A swarthy, nimble little boy – as if he had been waiting for that command all day – came flying into the house with a copper jug and a copper basin. His quick actions and shining eyes showed that he had not been waiting there to pour water on the flames but rather expecting that he would have to remove someone’s severed head.
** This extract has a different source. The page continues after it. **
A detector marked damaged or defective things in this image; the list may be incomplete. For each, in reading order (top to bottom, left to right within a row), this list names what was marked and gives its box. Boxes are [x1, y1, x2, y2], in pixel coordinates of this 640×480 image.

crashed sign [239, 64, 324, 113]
Masakbai, deciding that he needed to make up for the damage he’d caused, made a sign with his chin so as to send the over-excited boy in the direction of Rem and Abdashim.
The two men started washing down their faces which had been splashed with tea.
“Sinful filth!” muttered the elder as he wiped his face with a towel: “The tea that infidel splashed over us has the smell of a sinful drink…”
“So that’s what you’re up to!” shouted Dorzhan, casting an angry glance at Masakbai: “You had been wondering why he had got so worked up over nothing, but it turns out there was a reason. How did you manage to find the time to start drinking before it was hardly light, eh?”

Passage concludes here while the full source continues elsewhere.